(Your task) According to the job posting, what is TidyData?

(Text under study)

<<<<

Staff Data Engineer - (Durham NC or Menlo Park, CA) - #4571
GRAIL's Research department is seeking a
Staff Data Engineer to lead the design, development, and evolution of data systems that power GRAIL's product pipeline, from sample collection through processing, analysis, and regulatory submission. This role operates at the intersection of computational science, engineering, and clinical research, enabling high-impact decision-making across the organization.
The
Staff Data Engineer is a technical leader who partners with scientists, statisticians, and engineering teams to shape system architecture and deliver robust, analysis-ready datasets. This individual operates with a high degree of autonomy, tackling complex and ambiguous challenges, and influencing cross-functional teams to align on data standards, best practices, and long-term solutions.
They will develop deep expertise in GRAIL's end-to-end data lifecycle, including EDC, LIMS, Bioinformatics Pipelines, and TidyData, an internally-developed system that aggregates and serves combined datasets. They will lead efforts to improve interoperability, scalability, and data quality across these systems.

>>>>

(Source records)
<<<<

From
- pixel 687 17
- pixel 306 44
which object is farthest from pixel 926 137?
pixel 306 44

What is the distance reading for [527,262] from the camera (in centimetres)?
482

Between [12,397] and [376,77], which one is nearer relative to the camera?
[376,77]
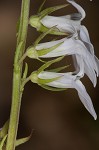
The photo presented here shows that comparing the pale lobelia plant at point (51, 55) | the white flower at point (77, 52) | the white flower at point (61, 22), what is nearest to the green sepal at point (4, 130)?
the pale lobelia plant at point (51, 55)

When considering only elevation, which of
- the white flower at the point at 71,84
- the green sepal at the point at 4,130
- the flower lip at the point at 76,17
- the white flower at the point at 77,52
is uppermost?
the flower lip at the point at 76,17

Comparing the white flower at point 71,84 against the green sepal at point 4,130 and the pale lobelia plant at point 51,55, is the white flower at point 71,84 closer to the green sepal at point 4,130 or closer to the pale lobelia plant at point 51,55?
the pale lobelia plant at point 51,55

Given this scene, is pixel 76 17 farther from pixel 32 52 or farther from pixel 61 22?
pixel 32 52

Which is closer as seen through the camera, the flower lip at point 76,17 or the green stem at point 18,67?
the green stem at point 18,67

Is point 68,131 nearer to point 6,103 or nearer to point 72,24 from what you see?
point 6,103

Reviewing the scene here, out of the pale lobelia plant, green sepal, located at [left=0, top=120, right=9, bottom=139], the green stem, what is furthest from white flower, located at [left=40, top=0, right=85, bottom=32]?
green sepal, located at [left=0, top=120, right=9, bottom=139]

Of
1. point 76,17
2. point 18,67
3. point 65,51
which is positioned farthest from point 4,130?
point 76,17

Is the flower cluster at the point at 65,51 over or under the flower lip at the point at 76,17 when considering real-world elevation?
under

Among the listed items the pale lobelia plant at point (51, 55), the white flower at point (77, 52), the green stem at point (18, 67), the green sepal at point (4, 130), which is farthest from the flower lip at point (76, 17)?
the green sepal at point (4, 130)
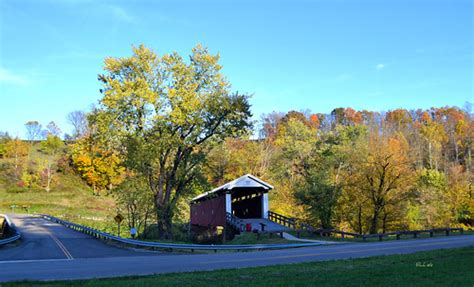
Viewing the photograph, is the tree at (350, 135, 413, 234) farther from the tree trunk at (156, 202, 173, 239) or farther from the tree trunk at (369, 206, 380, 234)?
the tree trunk at (156, 202, 173, 239)

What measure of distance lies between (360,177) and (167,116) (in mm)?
16342

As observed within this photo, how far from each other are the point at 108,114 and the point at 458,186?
38681 millimetres

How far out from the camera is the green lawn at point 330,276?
9.59 metres

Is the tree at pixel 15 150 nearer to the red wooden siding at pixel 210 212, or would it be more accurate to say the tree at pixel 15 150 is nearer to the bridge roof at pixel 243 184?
the red wooden siding at pixel 210 212

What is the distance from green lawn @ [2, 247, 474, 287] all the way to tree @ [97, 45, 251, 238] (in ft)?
57.7

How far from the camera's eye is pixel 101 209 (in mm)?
68812

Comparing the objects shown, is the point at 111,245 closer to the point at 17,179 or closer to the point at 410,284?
the point at 410,284

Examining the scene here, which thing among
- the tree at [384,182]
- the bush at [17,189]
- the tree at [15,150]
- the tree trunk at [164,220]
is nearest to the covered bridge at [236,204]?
the tree trunk at [164,220]

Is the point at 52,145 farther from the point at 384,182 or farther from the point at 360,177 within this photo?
the point at 384,182

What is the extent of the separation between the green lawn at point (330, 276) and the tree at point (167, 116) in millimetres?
17597

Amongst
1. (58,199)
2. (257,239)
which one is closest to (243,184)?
(257,239)

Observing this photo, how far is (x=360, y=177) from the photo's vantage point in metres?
35.3

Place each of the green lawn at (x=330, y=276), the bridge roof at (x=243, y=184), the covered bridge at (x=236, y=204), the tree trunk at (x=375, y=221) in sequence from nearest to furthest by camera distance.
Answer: the green lawn at (x=330, y=276) → the bridge roof at (x=243, y=184) → the covered bridge at (x=236, y=204) → the tree trunk at (x=375, y=221)

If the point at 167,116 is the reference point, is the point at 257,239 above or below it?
below
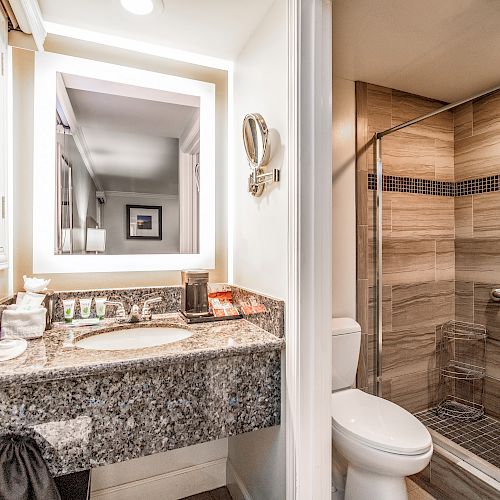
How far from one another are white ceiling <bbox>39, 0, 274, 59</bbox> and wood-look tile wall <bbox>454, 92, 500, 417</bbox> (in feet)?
5.55

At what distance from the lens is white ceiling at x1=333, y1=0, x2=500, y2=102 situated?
1553 mm

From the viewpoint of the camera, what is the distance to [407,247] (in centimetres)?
241

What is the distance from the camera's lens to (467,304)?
98.7 inches

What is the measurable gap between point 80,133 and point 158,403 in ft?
4.18

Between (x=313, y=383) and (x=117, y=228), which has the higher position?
(x=117, y=228)

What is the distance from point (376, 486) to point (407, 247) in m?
1.45

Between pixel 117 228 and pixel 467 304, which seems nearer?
pixel 117 228

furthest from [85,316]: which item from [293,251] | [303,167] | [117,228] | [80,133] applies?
[303,167]

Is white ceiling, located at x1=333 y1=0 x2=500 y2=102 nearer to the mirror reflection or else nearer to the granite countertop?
the mirror reflection

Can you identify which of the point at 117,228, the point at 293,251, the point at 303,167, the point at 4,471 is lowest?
the point at 4,471

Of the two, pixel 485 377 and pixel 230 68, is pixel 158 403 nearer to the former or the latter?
pixel 230 68

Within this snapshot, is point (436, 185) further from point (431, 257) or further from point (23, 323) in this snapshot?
point (23, 323)

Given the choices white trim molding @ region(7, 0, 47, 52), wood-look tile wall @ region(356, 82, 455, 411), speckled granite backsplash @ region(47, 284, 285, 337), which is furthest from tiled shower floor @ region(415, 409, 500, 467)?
white trim molding @ region(7, 0, 47, 52)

>>>>

(Task result) An internally-developed system that aggregates and serves combined datasets.